Bristol Renal, Translational Health Sciences, Bristol Medical School, University of Bristol, Bristol, United Kingdom.
Bristol Renal, Translational Health Sciences, Bristol Medical School, University of Bristol, Bristol, United Kingdom.
Kidney Int. 2020 May;97(5):951-965. doi: 10.1016/j.kint.2019.09.035. Epub 2019 Nov 2.
The endothelial glycocalyx is a key component of the glomerular filtration barrier. We have shown that matrix metalloproteinase (MMP)-mediated syndecan 4 shedding is a mechanism of glomerular endothelial glycocalyx damage in vitro, resulting in increased albumin permeability. Here we sought to determine whether this mechanism is important in early diabetic kidney disease, by studying streptozotocin-induced type 1 diabetes in DBA2/J mice. Diabetic mice were albuminuric, had increased glomerular albumin permeability and endothelial glycocalyx damage. Syndecan 4 mRNA expression was found to be upregulated in isolated glomeruli and in flow cytometry-sorted glomerular endothelial cells. In contrast, glomerular endothelial luminal surface syndecan 4 and Marasmium oreades agglutinin lectin labelling measurements were reduced in the diabetic mice. Similarly, syndecan 4 protein expression was significantly decreased in isolated glomeruli but increased in plasma and urine, suggesting syndecan 4 shedding. Mmp-2, 9 and 14 mRNA expression were upregulated in isolated glomeruli, suggesting a possible mechanism of glycocalyx damage and albuminuria. We therefore characterised in detail the activity of MMP-2 and 9 and found significant increases in kidney cortex, plasma and urine. Treatment with MMP-2/9 inhibitor I for 21 days, started six weeks after diabetes induction, restored endothelial glycocalyx depth and coverage and attenuated diabetes-induced albuminuria and reduced glomerular albumin permeability. MMP inhibitor treatment significantly attenuated glomerular endothelial and plasma syndecan 4 shedding and inhibited plasma MMP activity. Thus, our studies confirm the importance of MMPs in endothelial glycocalyx damage and albuminuria in early diabetes and demonstrate that this pathway is amenable to therapeutic intervention. Hence, treatments targeted at glycocalyx protection by MMP inhibition may be of benefit in diabetic kidney disease.

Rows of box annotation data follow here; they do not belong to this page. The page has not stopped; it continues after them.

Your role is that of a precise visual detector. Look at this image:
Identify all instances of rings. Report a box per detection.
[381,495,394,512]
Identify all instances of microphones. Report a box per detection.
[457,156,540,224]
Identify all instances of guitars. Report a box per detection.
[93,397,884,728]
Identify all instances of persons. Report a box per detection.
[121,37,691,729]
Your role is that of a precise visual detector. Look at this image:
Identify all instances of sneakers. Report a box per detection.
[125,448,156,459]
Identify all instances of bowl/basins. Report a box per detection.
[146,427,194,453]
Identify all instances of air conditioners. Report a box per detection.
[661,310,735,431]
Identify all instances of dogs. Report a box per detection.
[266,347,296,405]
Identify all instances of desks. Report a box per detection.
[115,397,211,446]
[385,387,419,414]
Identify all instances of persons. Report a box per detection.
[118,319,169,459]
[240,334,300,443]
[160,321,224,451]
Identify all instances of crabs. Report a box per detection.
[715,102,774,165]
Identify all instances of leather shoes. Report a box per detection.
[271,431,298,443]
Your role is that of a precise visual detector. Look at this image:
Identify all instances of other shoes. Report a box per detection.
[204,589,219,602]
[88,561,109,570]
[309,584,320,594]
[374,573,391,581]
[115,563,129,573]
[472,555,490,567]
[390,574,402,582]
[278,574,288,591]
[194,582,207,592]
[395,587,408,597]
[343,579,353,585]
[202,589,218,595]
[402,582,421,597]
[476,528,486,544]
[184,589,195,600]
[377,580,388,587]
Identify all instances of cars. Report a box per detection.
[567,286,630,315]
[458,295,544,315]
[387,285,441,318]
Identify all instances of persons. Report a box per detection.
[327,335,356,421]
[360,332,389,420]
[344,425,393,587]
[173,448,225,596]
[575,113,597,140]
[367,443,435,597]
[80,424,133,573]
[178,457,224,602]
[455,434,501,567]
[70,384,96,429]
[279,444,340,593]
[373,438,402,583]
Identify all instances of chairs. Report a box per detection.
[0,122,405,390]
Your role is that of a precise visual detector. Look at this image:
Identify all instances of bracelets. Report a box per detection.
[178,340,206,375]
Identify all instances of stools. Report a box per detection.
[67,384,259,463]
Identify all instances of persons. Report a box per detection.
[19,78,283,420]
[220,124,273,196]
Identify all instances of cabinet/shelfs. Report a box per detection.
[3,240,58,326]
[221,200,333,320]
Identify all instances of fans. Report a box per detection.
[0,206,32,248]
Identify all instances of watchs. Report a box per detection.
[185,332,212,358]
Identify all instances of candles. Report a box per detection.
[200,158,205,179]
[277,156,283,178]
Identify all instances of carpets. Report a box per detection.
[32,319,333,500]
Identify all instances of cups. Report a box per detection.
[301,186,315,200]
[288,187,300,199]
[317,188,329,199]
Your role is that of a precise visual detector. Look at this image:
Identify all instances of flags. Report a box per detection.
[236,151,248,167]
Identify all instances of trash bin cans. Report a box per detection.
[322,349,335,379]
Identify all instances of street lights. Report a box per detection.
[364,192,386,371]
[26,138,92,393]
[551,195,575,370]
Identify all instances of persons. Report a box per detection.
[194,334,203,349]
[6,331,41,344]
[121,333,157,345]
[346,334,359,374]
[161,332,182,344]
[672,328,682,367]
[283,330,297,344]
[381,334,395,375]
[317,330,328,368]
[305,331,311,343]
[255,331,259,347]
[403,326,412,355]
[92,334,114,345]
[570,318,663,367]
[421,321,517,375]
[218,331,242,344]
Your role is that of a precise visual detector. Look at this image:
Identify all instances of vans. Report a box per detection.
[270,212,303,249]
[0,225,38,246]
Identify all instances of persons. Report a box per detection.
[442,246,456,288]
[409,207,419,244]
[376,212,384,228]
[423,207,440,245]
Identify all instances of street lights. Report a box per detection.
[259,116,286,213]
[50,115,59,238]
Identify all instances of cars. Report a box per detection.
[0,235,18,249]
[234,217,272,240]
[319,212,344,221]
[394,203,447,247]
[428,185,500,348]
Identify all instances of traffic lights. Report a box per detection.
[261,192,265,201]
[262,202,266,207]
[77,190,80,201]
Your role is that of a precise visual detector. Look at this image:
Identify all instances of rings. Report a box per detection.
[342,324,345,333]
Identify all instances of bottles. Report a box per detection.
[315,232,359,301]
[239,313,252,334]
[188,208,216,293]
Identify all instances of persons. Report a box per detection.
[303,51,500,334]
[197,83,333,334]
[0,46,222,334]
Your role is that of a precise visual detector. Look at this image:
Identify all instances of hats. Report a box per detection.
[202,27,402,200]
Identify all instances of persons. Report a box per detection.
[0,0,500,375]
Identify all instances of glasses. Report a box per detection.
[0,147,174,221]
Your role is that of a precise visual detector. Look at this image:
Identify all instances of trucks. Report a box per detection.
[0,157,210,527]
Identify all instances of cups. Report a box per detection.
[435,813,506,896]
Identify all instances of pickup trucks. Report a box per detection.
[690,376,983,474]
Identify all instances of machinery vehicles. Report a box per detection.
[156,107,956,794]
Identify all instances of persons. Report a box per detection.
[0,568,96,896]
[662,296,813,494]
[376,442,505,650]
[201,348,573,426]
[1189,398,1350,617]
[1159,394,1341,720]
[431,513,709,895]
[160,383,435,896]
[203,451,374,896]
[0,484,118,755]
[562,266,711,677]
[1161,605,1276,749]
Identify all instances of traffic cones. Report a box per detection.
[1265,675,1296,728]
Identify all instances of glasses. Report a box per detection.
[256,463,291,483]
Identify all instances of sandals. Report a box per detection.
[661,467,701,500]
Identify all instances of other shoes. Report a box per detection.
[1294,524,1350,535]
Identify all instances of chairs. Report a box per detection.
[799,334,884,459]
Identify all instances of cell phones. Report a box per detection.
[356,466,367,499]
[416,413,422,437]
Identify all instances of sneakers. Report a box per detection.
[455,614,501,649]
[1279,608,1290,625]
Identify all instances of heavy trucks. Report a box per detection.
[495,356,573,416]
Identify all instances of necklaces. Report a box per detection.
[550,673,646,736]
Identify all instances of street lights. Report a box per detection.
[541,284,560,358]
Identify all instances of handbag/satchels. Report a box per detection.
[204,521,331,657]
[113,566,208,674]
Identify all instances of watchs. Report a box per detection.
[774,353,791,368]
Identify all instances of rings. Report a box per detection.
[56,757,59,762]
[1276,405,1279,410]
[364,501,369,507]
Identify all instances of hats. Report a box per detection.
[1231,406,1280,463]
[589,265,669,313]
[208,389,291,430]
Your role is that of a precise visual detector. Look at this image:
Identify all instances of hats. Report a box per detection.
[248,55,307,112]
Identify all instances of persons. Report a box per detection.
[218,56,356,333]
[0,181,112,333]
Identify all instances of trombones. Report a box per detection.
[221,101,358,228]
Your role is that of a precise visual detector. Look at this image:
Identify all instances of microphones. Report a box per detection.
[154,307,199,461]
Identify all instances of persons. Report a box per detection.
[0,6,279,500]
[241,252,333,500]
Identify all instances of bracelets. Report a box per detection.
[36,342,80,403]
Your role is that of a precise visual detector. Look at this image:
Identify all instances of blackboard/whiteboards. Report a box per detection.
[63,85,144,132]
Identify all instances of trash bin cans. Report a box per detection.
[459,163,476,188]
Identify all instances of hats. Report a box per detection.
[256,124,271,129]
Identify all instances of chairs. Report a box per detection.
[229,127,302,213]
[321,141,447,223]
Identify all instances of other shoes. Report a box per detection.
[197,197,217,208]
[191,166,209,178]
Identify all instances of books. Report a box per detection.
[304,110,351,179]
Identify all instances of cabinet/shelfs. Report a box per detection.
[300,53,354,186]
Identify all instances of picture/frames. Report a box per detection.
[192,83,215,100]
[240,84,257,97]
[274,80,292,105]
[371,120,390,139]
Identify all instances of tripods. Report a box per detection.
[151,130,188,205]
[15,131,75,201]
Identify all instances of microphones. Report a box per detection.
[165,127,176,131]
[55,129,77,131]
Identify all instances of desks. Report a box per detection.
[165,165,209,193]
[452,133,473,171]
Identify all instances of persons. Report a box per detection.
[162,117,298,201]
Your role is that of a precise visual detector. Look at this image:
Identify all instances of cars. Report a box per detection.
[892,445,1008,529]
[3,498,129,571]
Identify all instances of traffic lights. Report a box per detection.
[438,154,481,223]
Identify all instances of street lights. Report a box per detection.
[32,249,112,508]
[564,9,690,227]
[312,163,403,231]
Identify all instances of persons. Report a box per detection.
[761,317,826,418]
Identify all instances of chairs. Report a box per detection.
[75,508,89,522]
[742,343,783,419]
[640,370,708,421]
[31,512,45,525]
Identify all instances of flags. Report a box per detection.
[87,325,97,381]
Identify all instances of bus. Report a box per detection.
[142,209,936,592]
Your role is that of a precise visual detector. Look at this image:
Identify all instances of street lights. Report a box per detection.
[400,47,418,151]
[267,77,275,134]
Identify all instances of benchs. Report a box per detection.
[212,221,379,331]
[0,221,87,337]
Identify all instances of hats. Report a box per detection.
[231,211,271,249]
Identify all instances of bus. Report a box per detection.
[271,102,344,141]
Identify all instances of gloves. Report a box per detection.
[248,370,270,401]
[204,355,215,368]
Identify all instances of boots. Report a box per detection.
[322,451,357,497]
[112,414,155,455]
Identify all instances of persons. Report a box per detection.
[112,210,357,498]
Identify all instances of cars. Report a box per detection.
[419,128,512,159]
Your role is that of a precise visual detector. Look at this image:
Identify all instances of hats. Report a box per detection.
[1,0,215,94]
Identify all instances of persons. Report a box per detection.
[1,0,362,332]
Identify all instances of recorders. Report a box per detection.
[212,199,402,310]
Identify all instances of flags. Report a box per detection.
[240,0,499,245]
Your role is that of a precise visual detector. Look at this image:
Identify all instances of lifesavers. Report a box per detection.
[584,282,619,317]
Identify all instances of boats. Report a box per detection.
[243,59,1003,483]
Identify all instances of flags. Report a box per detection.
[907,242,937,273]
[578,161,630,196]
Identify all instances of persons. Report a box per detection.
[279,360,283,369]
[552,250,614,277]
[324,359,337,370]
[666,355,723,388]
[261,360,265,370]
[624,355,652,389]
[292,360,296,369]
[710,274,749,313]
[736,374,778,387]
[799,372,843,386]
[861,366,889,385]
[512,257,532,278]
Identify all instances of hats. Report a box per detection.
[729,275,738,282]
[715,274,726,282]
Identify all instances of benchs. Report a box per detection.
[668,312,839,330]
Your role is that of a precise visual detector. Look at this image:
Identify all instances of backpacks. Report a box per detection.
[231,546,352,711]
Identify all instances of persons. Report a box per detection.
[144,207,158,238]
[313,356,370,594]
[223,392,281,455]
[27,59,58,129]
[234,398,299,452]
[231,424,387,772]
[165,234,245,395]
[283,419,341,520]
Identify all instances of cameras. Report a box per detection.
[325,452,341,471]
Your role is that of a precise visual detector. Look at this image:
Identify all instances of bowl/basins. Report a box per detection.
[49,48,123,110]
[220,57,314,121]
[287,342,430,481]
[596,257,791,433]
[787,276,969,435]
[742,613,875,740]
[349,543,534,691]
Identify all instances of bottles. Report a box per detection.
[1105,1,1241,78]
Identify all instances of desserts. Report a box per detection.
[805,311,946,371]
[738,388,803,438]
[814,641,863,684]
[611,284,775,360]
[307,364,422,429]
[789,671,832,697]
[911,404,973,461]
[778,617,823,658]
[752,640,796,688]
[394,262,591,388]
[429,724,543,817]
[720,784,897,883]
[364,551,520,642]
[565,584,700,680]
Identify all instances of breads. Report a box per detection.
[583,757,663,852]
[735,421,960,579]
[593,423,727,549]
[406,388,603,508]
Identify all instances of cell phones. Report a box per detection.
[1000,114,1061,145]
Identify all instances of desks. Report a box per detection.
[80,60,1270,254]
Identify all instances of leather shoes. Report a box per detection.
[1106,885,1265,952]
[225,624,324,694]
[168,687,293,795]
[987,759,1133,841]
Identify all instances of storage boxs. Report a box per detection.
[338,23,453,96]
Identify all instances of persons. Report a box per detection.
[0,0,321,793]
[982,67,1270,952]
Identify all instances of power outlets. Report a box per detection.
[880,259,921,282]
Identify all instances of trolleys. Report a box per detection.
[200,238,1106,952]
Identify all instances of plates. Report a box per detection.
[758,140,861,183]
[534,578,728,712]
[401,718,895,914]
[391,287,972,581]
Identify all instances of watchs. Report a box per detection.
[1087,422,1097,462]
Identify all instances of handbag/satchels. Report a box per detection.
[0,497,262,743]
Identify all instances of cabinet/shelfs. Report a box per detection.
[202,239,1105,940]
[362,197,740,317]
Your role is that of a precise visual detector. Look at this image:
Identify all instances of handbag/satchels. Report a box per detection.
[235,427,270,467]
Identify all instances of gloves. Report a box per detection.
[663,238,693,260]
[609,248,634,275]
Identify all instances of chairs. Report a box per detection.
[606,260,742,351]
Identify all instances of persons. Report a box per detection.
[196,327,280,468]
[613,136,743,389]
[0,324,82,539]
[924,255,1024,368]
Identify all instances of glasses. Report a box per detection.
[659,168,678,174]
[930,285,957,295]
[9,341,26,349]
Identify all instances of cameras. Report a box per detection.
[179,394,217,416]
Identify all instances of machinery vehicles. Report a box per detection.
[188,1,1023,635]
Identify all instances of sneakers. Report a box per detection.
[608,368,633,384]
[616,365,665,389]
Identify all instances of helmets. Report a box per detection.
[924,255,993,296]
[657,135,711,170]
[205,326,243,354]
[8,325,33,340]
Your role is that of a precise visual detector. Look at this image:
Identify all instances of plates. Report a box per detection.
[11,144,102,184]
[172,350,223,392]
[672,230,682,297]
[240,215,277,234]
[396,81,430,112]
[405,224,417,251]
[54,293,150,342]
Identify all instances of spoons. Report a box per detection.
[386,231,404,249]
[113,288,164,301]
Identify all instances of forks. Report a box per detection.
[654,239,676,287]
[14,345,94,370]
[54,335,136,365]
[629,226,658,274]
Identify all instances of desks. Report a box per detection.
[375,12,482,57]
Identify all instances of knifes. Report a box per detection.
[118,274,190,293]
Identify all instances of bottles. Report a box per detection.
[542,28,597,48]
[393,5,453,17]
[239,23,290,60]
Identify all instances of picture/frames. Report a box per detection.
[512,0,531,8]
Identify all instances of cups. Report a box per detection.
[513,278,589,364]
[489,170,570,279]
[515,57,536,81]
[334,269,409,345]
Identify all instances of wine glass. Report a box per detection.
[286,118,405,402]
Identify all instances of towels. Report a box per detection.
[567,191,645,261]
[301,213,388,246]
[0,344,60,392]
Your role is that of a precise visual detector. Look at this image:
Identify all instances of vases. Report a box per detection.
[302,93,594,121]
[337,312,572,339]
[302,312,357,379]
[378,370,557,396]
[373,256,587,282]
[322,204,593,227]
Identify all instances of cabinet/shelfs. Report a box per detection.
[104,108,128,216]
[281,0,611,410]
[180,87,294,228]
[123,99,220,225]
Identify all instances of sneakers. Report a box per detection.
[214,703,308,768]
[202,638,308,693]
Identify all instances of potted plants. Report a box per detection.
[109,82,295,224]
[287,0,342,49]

内皮糖萼是肾小球滤过屏障的关键组成部分。我们已经表明,基质金属蛋白酶(MMP)介导的连接蛋白 4 脱落是体外肾小球内皮糖萼损伤的一种机制,导致白蛋白通透性增加。在这里,我们通过研究链脲佐菌素诱导的 DBA2/J 小鼠 1 型糖尿病,试图确定这种机制在早期糖尿病肾病中的重要性。糖尿病小鼠出现白蛋白尿,肾小球白蛋白通透性和内皮糖萼损伤增加。发现分离的肾小球和流式细胞术分选的肾小球内皮细胞中连接蛋白 4 mRNA 表达上调。相比之下,糖尿病小鼠肾小球内皮细胞管腔表面连接蛋白 4 和 Marasmium oreades agglutinin 凝集素标记测量值减少。同样,分离的肾小球中连接蛋白 4 蛋白表达显著降低,但在血浆和尿液中增加,提示连接蛋白 4 脱落。Mmp-2、9 和 14 mRNA 表达在分离的肾小球中上调,提示糖萼损伤和白蛋白尿的可能机制。因此,我们详细描述了 MMP-2 和 9 的活性,发现肾皮质、血浆和尿液中的活性显著增加。从糖尿病诱导后六周开始,用 MMP-2/9 抑制剂 I 治疗 21 天,可恢复内皮糖萼深度和覆盖率,并减轻糖尿病引起的白蛋白尿和降低肾小球白蛋白通透性。MMP 抑制剂治疗可显著减轻肾小球内皮和血浆连接蛋白 4 的脱落,并抑制血浆 MMP 活性。因此,我们的研究证实了 MMP 在早期糖尿病中内皮糖萼损伤和白蛋白尿中的重要性,并表明该途径可进行治疗干预。因此,通过 MMP 抑制靶向糖萼保护的治疗方法可能对糖尿病肾病有益。